2. Privilege and responsibility:

Canada’s contributions to international peace and security are rooted in this country’s extraordinary prosperity and the climate of durable peace and stability at home. Blessed not only by domestic peace and stability but also by a safe and stable neighborhood, Canada comes to the world stage with significant resources, and responsibilities, available to try to advance beyond our borders the kinds of enviable conditions that prevail within them.

3. A diverse security toolkit:

The fact that Canada does not face imminent or foreseeable military challenges to its sovereignty, territorial integrity, or internal order means that it enjoys considerable flexibility in considering the best ways and means of addressing security challenges beyond our borders. In other words, because Canada is not burdened by the need to maintain high levels of military forces for security at home, our international peace and security toolkit need not be dominated by military preparedness. We have options—we can decide on the most effective ways to deploy resources abroad in response to contemporary security threats. Canada is thus in an excellent position to make the kinds of multidimensional contributions to international peace and security that a succession of witnesses to the Committee has said are essential. The civilian-driven UN-managed peace operations are best suited to embracing this multidimensional approach.

4. Addressing day-to-day insecurities:

It should go without saying that contributions international peace and security should ultimately be responsive to the insecurities experienced by people on a daily basis – those insecurities are most prominently in the form of unmet basic needs, political exclusion, denied rights, social and political disintegration, and the criminal and political violence that invariably attend such conditions. It follows then that the most urgent requirement is to build the favorable social, political, economic, and law enforcement conditions that can mitigate these insecurities.

This in turn means that security preparedness involves much more than military capacity. A comprehensive Canadian approach to international peace and security requires attention to, and funding for:[iii]

  • Development – to reduce poverty and generate economic conditions conducive to sustainable human security;
  • Democracy – to promote good governance, political inclusiveness, and respect for human rights;
  • Disarmament – to limit the availability of weapons, especially to non-state groups;
  • Diplomacy – to pursue the peaceful settlement of disputes;
  • Defence – to restore and maintain stability through military contributions to multilateral peace support operations.
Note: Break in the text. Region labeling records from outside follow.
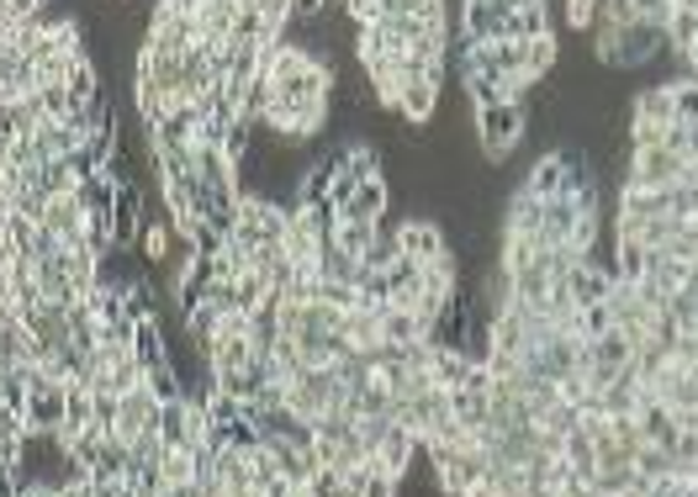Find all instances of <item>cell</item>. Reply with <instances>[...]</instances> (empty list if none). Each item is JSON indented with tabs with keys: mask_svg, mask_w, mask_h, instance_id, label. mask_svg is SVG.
I'll return each mask as SVG.
<instances>
[{
	"mask_svg": "<svg viewBox=\"0 0 698 497\" xmlns=\"http://www.w3.org/2000/svg\"><path fill=\"white\" fill-rule=\"evenodd\" d=\"M530 132V112L524 106H493V112H477V154L493 160V169L524 143Z\"/></svg>",
	"mask_w": 698,
	"mask_h": 497,
	"instance_id": "obj_1",
	"label": "cell"
},
{
	"mask_svg": "<svg viewBox=\"0 0 698 497\" xmlns=\"http://www.w3.org/2000/svg\"><path fill=\"white\" fill-rule=\"evenodd\" d=\"M683 169H688V160L672 154V149H630V180L624 186L672 191V186H683Z\"/></svg>",
	"mask_w": 698,
	"mask_h": 497,
	"instance_id": "obj_2",
	"label": "cell"
},
{
	"mask_svg": "<svg viewBox=\"0 0 698 497\" xmlns=\"http://www.w3.org/2000/svg\"><path fill=\"white\" fill-rule=\"evenodd\" d=\"M508 11L513 5H487V0H477V5H460V48H477V42H508Z\"/></svg>",
	"mask_w": 698,
	"mask_h": 497,
	"instance_id": "obj_3",
	"label": "cell"
},
{
	"mask_svg": "<svg viewBox=\"0 0 698 497\" xmlns=\"http://www.w3.org/2000/svg\"><path fill=\"white\" fill-rule=\"evenodd\" d=\"M397 244H403V254L418 259V265H434V259L450 254V239H445V228H440L434 217H408V222L397 228Z\"/></svg>",
	"mask_w": 698,
	"mask_h": 497,
	"instance_id": "obj_4",
	"label": "cell"
},
{
	"mask_svg": "<svg viewBox=\"0 0 698 497\" xmlns=\"http://www.w3.org/2000/svg\"><path fill=\"white\" fill-rule=\"evenodd\" d=\"M42 228H48L59 244H85V233H90V212H85L80 196H53Z\"/></svg>",
	"mask_w": 698,
	"mask_h": 497,
	"instance_id": "obj_5",
	"label": "cell"
},
{
	"mask_svg": "<svg viewBox=\"0 0 698 497\" xmlns=\"http://www.w3.org/2000/svg\"><path fill=\"white\" fill-rule=\"evenodd\" d=\"M540 233H545V202H534L530 191L519 186L513 202H508V217H503V239H530V244H540Z\"/></svg>",
	"mask_w": 698,
	"mask_h": 497,
	"instance_id": "obj_6",
	"label": "cell"
},
{
	"mask_svg": "<svg viewBox=\"0 0 698 497\" xmlns=\"http://www.w3.org/2000/svg\"><path fill=\"white\" fill-rule=\"evenodd\" d=\"M413 456H423V439H418L413 429H403V423H392V429H386V439H381V450H376V460H381L397 482H408Z\"/></svg>",
	"mask_w": 698,
	"mask_h": 497,
	"instance_id": "obj_7",
	"label": "cell"
},
{
	"mask_svg": "<svg viewBox=\"0 0 698 497\" xmlns=\"http://www.w3.org/2000/svg\"><path fill=\"white\" fill-rule=\"evenodd\" d=\"M635 423H640V439L657 445V450H672L677 434H683L677 418H672V408H667L661 397H646V392H640V413H635Z\"/></svg>",
	"mask_w": 698,
	"mask_h": 497,
	"instance_id": "obj_8",
	"label": "cell"
},
{
	"mask_svg": "<svg viewBox=\"0 0 698 497\" xmlns=\"http://www.w3.org/2000/svg\"><path fill=\"white\" fill-rule=\"evenodd\" d=\"M524 191H530L534 202H556V196L567 191V165H561V154H540V160L524 169Z\"/></svg>",
	"mask_w": 698,
	"mask_h": 497,
	"instance_id": "obj_9",
	"label": "cell"
},
{
	"mask_svg": "<svg viewBox=\"0 0 698 497\" xmlns=\"http://www.w3.org/2000/svg\"><path fill=\"white\" fill-rule=\"evenodd\" d=\"M392 207V186H386V175L381 180H366L360 191H355V202L339 212V222H381Z\"/></svg>",
	"mask_w": 698,
	"mask_h": 497,
	"instance_id": "obj_10",
	"label": "cell"
},
{
	"mask_svg": "<svg viewBox=\"0 0 698 497\" xmlns=\"http://www.w3.org/2000/svg\"><path fill=\"white\" fill-rule=\"evenodd\" d=\"M630 117H646V123L672 127L677 123V85H646L630 106Z\"/></svg>",
	"mask_w": 698,
	"mask_h": 497,
	"instance_id": "obj_11",
	"label": "cell"
},
{
	"mask_svg": "<svg viewBox=\"0 0 698 497\" xmlns=\"http://www.w3.org/2000/svg\"><path fill=\"white\" fill-rule=\"evenodd\" d=\"M471 366H477V360H471L466 349H434V355H429V381H434L440 392H460L466 375H471Z\"/></svg>",
	"mask_w": 698,
	"mask_h": 497,
	"instance_id": "obj_12",
	"label": "cell"
},
{
	"mask_svg": "<svg viewBox=\"0 0 698 497\" xmlns=\"http://www.w3.org/2000/svg\"><path fill=\"white\" fill-rule=\"evenodd\" d=\"M423 318L418 313H403V307H381V339L392 349H408V344H423Z\"/></svg>",
	"mask_w": 698,
	"mask_h": 497,
	"instance_id": "obj_13",
	"label": "cell"
},
{
	"mask_svg": "<svg viewBox=\"0 0 698 497\" xmlns=\"http://www.w3.org/2000/svg\"><path fill=\"white\" fill-rule=\"evenodd\" d=\"M450 413L471 429V434H482V429H493V392H450Z\"/></svg>",
	"mask_w": 698,
	"mask_h": 497,
	"instance_id": "obj_14",
	"label": "cell"
},
{
	"mask_svg": "<svg viewBox=\"0 0 698 497\" xmlns=\"http://www.w3.org/2000/svg\"><path fill=\"white\" fill-rule=\"evenodd\" d=\"M534 38H550V5H513L508 11V42H534Z\"/></svg>",
	"mask_w": 698,
	"mask_h": 497,
	"instance_id": "obj_15",
	"label": "cell"
},
{
	"mask_svg": "<svg viewBox=\"0 0 698 497\" xmlns=\"http://www.w3.org/2000/svg\"><path fill=\"white\" fill-rule=\"evenodd\" d=\"M598 408H604L609 418H635L640 413V381H635V371H624L609 392H598Z\"/></svg>",
	"mask_w": 698,
	"mask_h": 497,
	"instance_id": "obj_16",
	"label": "cell"
},
{
	"mask_svg": "<svg viewBox=\"0 0 698 497\" xmlns=\"http://www.w3.org/2000/svg\"><path fill=\"white\" fill-rule=\"evenodd\" d=\"M651 276V248L646 244H614V281L619 286H640Z\"/></svg>",
	"mask_w": 698,
	"mask_h": 497,
	"instance_id": "obj_17",
	"label": "cell"
},
{
	"mask_svg": "<svg viewBox=\"0 0 698 497\" xmlns=\"http://www.w3.org/2000/svg\"><path fill=\"white\" fill-rule=\"evenodd\" d=\"M169 233L165 222H143V233H138V265H149V270H160L169 259Z\"/></svg>",
	"mask_w": 698,
	"mask_h": 497,
	"instance_id": "obj_18",
	"label": "cell"
},
{
	"mask_svg": "<svg viewBox=\"0 0 698 497\" xmlns=\"http://www.w3.org/2000/svg\"><path fill=\"white\" fill-rule=\"evenodd\" d=\"M333 248H339V254H350V259H366L370 248H376V222H339Z\"/></svg>",
	"mask_w": 698,
	"mask_h": 497,
	"instance_id": "obj_19",
	"label": "cell"
},
{
	"mask_svg": "<svg viewBox=\"0 0 698 497\" xmlns=\"http://www.w3.org/2000/svg\"><path fill=\"white\" fill-rule=\"evenodd\" d=\"M698 42V5H672V22H667V48L683 53Z\"/></svg>",
	"mask_w": 698,
	"mask_h": 497,
	"instance_id": "obj_20",
	"label": "cell"
},
{
	"mask_svg": "<svg viewBox=\"0 0 698 497\" xmlns=\"http://www.w3.org/2000/svg\"><path fill=\"white\" fill-rule=\"evenodd\" d=\"M604 333H614V313H609V302H598V307H582L576 313V339H604Z\"/></svg>",
	"mask_w": 698,
	"mask_h": 497,
	"instance_id": "obj_21",
	"label": "cell"
},
{
	"mask_svg": "<svg viewBox=\"0 0 698 497\" xmlns=\"http://www.w3.org/2000/svg\"><path fill=\"white\" fill-rule=\"evenodd\" d=\"M160 471H165L169 487H186V482H196V450H169V445H165V460H160Z\"/></svg>",
	"mask_w": 698,
	"mask_h": 497,
	"instance_id": "obj_22",
	"label": "cell"
},
{
	"mask_svg": "<svg viewBox=\"0 0 698 497\" xmlns=\"http://www.w3.org/2000/svg\"><path fill=\"white\" fill-rule=\"evenodd\" d=\"M561 22H567L572 33L587 38V33L598 27V5H593V0H572V5H561Z\"/></svg>",
	"mask_w": 698,
	"mask_h": 497,
	"instance_id": "obj_23",
	"label": "cell"
},
{
	"mask_svg": "<svg viewBox=\"0 0 698 497\" xmlns=\"http://www.w3.org/2000/svg\"><path fill=\"white\" fill-rule=\"evenodd\" d=\"M677 123L698 127V80H677Z\"/></svg>",
	"mask_w": 698,
	"mask_h": 497,
	"instance_id": "obj_24",
	"label": "cell"
},
{
	"mask_svg": "<svg viewBox=\"0 0 698 497\" xmlns=\"http://www.w3.org/2000/svg\"><path fill=\"white\" fill-rule=\"evenodd\" d=\"M683 296H694V302H698V259L688 265V286H683Z\"/></svg>",
	"mask_w": 698,
	"mask_h": 497,
	"instance_id": "obj_25",
	"label": "cell"
},
{
	"mask_svg": "<svg viewBox=\"0 0 698 497\" xmlns=\"http://www.w3.org/2000/svg\"><path fill=\"white\" fill-rule=\"evenodd\" d=\"M524 497H561V487H530Z\"/></svg>",
	"mask_w": 698,
	"mask_h": 497,
	"instance_id": "obj_26",
	"label": "cell"
}]
</instances>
This “5-D” approach is widely understood as the logical response to the Security Council’s insistence on “a comprehensive approach to address the situation in Afghanistan” and its recognition that “there is no purely military solution to ensure the stability of Afghanistan,”[iv] but neither the financial nor diplomatic/political resources devoted to Afghanistan and some other peace support operations reflect that understanding.

eregehr@ploughshares.ca

Notes

[i] “United Nations Peacekeeping,” The UN Department of Peacekeeping Operations. http://www.un.org/en/peacekeeping/currentops.shtml.
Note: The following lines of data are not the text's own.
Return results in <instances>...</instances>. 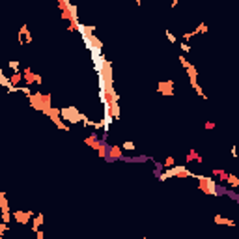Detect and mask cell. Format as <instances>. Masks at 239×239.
<instances>
[{"label":"cell","mask_w":239,"mask_h":239,"mask_svg":"<svg viewBox=\"0 0 239 239\" xmlns=\"http://www.w3.org/2000/svg\"><path fill=\"white\" fill-rule=\"evenodd\" d=\"M118 157H121L120 148H110V155H108V159L112 161V159H118Z\"/></svg>","instance_id":"obj_3"},{"label":"cell","mask_w":239,"mask_h":239,"mask_svg":"<svg viewBox=\"0 0 239 239\" xmlns=\"http://www.w3.org/2000/svg\"><path fill=\"white\" fill-rule=\"evenodd\" d=\"M24 78H26L28 82H39V81H41V78H39L38 75H34L30 69H26V71H24Z\"/></svg>","instance_id":"obj_1"},{"label":"cell","mask_w":239,"mask_h":239,"mask_svg":"<svg viewBox=\"0 0 239 239\" xmlns=\"http://www.w3.org/2000/svg\"><path fill=\"white\" fill-rule=\"evenodd\" d=\"M213 127H215V123H211V121L206 123V129H213Z\"/></svg>","instance_id":"obj_6"},{"label":"cell","mask_w":239,"mask_h":239,"mask_svg":"<svg viewBox=\"0 0 239 239\" xmlns=\"http://www.w3.org/2000/svg\"><path fill=\"white\" fill-rule=\"evenodd\" d=\"M172 164H174V159H172V157H168V159H166V164H164V166H172Z\"/></svg>","instance_id":"obj_5"},{"label":"cell","mask_w":239,"mask_h":239,"mask_svg":"<svg viewBox=\"0 0 239 239\" xmlns=\"http://www.w3.org/2000/svg\"><path fill=\"white\" fill-rule=\"evenodd\" d=\"M19 81H21V75H19V73H15L13 77H11V82H13V84H17Z\"/></svg>","instance_id":"obj_4"},{"label":"cell","mask_w":239,"mask_h":239,"mask_svg":"<svg viewBox=\"0 0 239 239\" xmlns=\"http://www.w3.org/2000/svg\"><path fill=\"white\" fill-rule=\"evenodd\" d=\"M159 88H161V92L163 94H166V95H170V94H172V90H170V88H172V82H166V84H159Z\"/></svg>","instance_id":"obj_2"}]
</instances>
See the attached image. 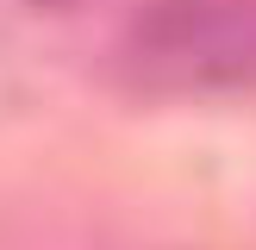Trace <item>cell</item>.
Returning <instances> with one entry per match:
<instances>
[{
  "mask_svg": "<svg viewBox=\"0 0 256 250\" xmlns=\"http://www.w3.org/2000/svg\"><path fill=\"white\" fill-rule=\"evenodd\" d=\"M125 62L150 82L256 75V0H156L125 32Z\"/></svg>",
  "mask_w": 256,
  "mask_h": 250,
  "instance_id": "6da1fadb",
  "label": "cell"
}]
</instances>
Annual Review of Global Peace Operations 2010. A project on the Center on International Cooperation, “2009 Non-UN-Commanded Military and Observer Missions,” Lynne Rienner Publishers, 2010, p. 174 and 176.

[ii] The Director General of the Stabilization and Reconstruction Taskk Force at Foreign Affairs recently told NDDN: “Today, peace operations are multi-dimensional, and demand a variety of expertise beyond military actors, to include civilian expertise and capacity. …[T]oday’s peace operations are called upon to address not only the protection of civilians but also to provide security for locations, advance peace processes and implement peace agreements, encourage reconciliation and investigate human rights violations, monitor and respond to the illegal movement of arms and natural resources, disarm and demobilized combatants, and so forth.” Elissa Goldberg Testimony, May 27, 2010.

http://www2.parl.gc.ca/CommitteeBusiness/StudyActivityHome.aspx?Cmte=NDDN&Language=E&Mode=1&Parl=40&Ses=3&Stac=3099330.

[iii] Ernie Regehr, “Reshaping the security envelope,” International Journal, Autumn 2005, pp. 1033-1048.